[PATCHSET] block: buffered writeback throttling

[Date Prev][Date Next][Thread Prev][Thread Next][Date Index][Thread Index]

 



Since the dawn of time, our background buffered writeback has sucked.
When we do background buffered writeback, it should have little impact
on foreground activity. That's the definition of background activity...
But for as long as I can remember, heavy buffered writers have not
behaved like that. For instance, if I do something like this:

$ dd if=/dev/zero of=foo bs=1M count=10k

on my laptop, and then try and start chrome, it basically won't start
before the buffered writeback is done. Or, for server oriented
workloads, where installation of a big RPM (or similar) adversely
impacts database reads or sync writes. When that happens, I get people
yelling at me.

Results from some recent testing can be found here:

https://www.facebook.com/axboe/posts/10154074651342933

See previous postings for a bigger description of the patchset. Find
the code here:

git://git.kernel.dk/linux-block.git wb-buf-throttle

Note that I rebase this branch when I collapse patches. The
wb-buf-throttle-v8 will remain the same as this version. I know there
are a bunch of folks running this patchset with success, and to that
end, I'm providing 4.6/4.7/4.8 versions of the patchset as well.

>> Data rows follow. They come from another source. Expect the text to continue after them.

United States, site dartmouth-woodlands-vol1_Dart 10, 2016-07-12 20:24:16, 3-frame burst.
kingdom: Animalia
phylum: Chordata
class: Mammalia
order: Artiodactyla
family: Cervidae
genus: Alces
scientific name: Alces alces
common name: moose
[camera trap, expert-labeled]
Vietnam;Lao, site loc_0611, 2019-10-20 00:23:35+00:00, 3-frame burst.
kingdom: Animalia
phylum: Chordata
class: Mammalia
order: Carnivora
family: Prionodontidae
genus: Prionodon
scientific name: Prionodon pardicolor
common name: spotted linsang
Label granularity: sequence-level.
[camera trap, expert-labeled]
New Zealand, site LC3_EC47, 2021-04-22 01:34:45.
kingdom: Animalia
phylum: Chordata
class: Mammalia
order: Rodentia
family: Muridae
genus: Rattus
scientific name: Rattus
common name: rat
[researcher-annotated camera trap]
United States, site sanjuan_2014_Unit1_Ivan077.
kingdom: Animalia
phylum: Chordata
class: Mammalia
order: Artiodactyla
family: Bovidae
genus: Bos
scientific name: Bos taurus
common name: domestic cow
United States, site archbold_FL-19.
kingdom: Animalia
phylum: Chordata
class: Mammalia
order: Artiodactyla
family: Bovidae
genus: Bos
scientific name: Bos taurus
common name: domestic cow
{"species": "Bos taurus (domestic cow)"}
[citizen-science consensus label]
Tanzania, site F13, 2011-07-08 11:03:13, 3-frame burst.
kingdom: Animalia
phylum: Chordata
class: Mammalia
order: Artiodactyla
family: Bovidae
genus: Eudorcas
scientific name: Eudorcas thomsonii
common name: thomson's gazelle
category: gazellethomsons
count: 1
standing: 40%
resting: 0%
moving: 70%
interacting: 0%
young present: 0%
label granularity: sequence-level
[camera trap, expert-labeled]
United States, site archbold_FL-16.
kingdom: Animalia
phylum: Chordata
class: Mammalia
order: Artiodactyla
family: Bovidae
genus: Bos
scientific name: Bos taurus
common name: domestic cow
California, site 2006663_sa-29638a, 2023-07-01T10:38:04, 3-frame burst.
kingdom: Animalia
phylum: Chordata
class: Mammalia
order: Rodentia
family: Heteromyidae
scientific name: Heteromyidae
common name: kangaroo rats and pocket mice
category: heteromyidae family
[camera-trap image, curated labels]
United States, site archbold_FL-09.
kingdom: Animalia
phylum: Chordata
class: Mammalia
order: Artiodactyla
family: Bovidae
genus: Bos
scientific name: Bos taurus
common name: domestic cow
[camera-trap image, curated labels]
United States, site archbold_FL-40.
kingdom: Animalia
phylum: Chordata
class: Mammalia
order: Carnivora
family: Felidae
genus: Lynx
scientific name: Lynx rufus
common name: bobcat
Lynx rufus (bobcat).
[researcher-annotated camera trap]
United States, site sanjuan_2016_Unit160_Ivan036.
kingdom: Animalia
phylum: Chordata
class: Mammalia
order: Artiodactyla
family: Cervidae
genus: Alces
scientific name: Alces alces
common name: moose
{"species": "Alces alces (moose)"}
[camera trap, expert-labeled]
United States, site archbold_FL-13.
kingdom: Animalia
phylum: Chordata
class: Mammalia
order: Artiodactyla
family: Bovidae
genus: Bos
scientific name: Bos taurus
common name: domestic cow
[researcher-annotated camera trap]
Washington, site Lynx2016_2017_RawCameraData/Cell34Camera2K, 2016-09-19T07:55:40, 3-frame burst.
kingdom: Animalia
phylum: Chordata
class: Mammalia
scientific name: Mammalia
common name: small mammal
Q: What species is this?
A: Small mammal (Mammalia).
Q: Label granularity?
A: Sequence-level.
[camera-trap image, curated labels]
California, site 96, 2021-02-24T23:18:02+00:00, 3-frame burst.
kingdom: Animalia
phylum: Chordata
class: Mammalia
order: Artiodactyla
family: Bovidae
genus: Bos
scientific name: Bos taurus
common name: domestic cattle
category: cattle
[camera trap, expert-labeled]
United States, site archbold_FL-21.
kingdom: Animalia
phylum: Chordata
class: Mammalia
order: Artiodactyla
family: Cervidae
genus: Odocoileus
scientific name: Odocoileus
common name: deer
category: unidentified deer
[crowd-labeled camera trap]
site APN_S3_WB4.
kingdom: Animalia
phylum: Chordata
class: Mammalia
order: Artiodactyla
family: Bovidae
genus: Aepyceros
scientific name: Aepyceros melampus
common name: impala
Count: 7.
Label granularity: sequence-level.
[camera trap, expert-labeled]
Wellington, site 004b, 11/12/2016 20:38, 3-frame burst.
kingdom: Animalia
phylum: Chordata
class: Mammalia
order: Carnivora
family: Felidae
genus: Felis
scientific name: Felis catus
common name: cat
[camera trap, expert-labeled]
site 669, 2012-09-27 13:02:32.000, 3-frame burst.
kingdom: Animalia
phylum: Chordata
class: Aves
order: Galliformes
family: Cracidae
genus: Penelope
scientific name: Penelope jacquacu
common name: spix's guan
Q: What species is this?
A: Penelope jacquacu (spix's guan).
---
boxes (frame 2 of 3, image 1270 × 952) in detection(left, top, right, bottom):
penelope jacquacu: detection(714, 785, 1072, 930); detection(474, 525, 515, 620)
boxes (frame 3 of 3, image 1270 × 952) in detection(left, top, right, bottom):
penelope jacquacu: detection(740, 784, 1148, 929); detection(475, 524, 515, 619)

IMHO, this series is ready to be merged. It's possible to disable
the code through Kconfig options, or just enable it on blk-mq alone,
for instance. The latter is interesting since we don't have any
IO scheduling for blk-mq.

A full patch against 4.9-rc2 can be found here:

http://brick.kernel.dk/snaps/wb-buf-throttle-v8.patch

And 4.6/7/8 versions:

http://brick.kernel.dk/snaps/wb-buf-throttle-v4.6.patch
http://brick.kernel.dk/snaps/wb-buf-throttle-v4.7.patch
http://brick.kernel.dk/snaps/wb-buf-throttle-v4.8.patch

Changes since v7

- Handle kswapd writeback a bit differently, so we don't start it with
  buffered writes. This solved some allocation stall issues that we
  have been seeing internally at Facebook.

- (Only in the 4.9 series) Drop the generic bits, just make it block
  specific. If we want to add this to NFS or in other places, it's
  easy enough to make it generic again. For getting this merged, I
  wanted to keep the footprint lower instead and exclusive to block.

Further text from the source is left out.